In a previous report (1977, MGCNL 51:13) it was noted that scutellar alcohol dehydrogenase (ADH) levels in a 1, 2, 3, 4 dosage series of 1L did not follow a direct proportionality to dosage even though the structural locus was varied. Among the possible explanations of this phenomenon, two were discussed. One interpretation is that the amount of enzyme produced is limited by an Adh specific limiting factor (see Genetics 67:411). This factor would be produced elsewhere in the genome and specifically limit the activity of the Adh genes. Thus the level of enzyme would not depend upon the number of structural genes present. A second explanation is that an inverse effect of varying 1L similar to that observed for glucose 6-phosphate, 6-phosphogluconate and isocitrate dehydrogenases would cancel a positive gene dosage effect of Adh. That is, in monosomics a reduction in ADH expression due to a reduced number of structural genes is compensated by an increased expression observed for specific enzymes. Likewise, in trisomic scutella any expected elevation in activity due to an increased number of structural genes would be cancelled by a reduction caused by a negative trisomic effect.

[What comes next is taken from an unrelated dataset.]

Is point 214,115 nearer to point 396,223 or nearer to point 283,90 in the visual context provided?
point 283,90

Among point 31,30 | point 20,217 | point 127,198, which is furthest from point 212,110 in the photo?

In order to further delimit the nature of ADH compensation, the following experiments were performed. It was reasoned that if ADH compensation were due to a cancellation of a gene dosage effect by a negative aneuploid effect, the following could be demonstrated: (1) smaller segmentally aneuploid regions that include the Adh locus should demonstrate a dosage effect for ADH; (2) a 1, 2, 3 dosage series of a portion of 1L that does not include the Adh locus should show an increase for ADH in the monosomic and a decrease in the trisomic. The magnitude of aneuploid changes must be such that when the results of 1 and 2 are multiplied together they would give the 1L observed values.
As a partial test of a dosage effect for ADH in smaller aneuploid regions, ADH, MDH (malate dehydrogenase), G6PDH (glucose-6-dehydrogenase), 6PGDH (6 phosphogluconate dehydrogenase), IDH (isocitrate dehydrogenase) and total protein were measured in trisomic scutella vs disomic scutella from kernels resulting from a cross of a female, heterozygous for T1-3(5267) and T1-3(5242), by a normal male. This cross is described in greater detail in the previous report. Scutella of Adh-S/C/F genotype (trisomic) were compared to Adh-C/F (disomic) for their ADH/MDH ratios. These data are given in Table 1. The mean (+ s.e.) 3 dose/2 dose ratio for ADH is 1.51 + 0.059 and is clearly proportional to gene dosage in this segmental trisomic which is considerably smaller than the trisomics produced by TB-1La. The values observed here differ from the 1.16 mean trisomic/disomic ratio found in whole arm comparisons (Birchler, Ph.D. thesis, Indiana). The straightforward interpretation is that Adh shows a gene dosage effect in this trisomic-disomic comparison. Other possibilities include the following. The small partial 3L trisomic region has a positive effect on ADH levels. Since ADH levels (Table 2) in a 3L(TB-3La) dosage series do not show a trisomic effect, this seems unlikely. Secondly, a gene for an Adh limiting factor is encoded in the 1L or 3L region that is trisomic. The increase in ADH would then be due to an increase in its limiting factor. This possibility would require that an inverse effect would work on the limiting factor locus or its product in the aneuploids produced by TB-1La in order to produce the ADH compensation observed.
Perhaps segmental trisomics involving other 1L breakpoints as well as other chromosome arms than 3L as the concomitant trisomic region will test these possibilities. Translocation combinations involving the region of 1L that will triplicate Adh as well as regions of 8L and 10L have been made and will be tested.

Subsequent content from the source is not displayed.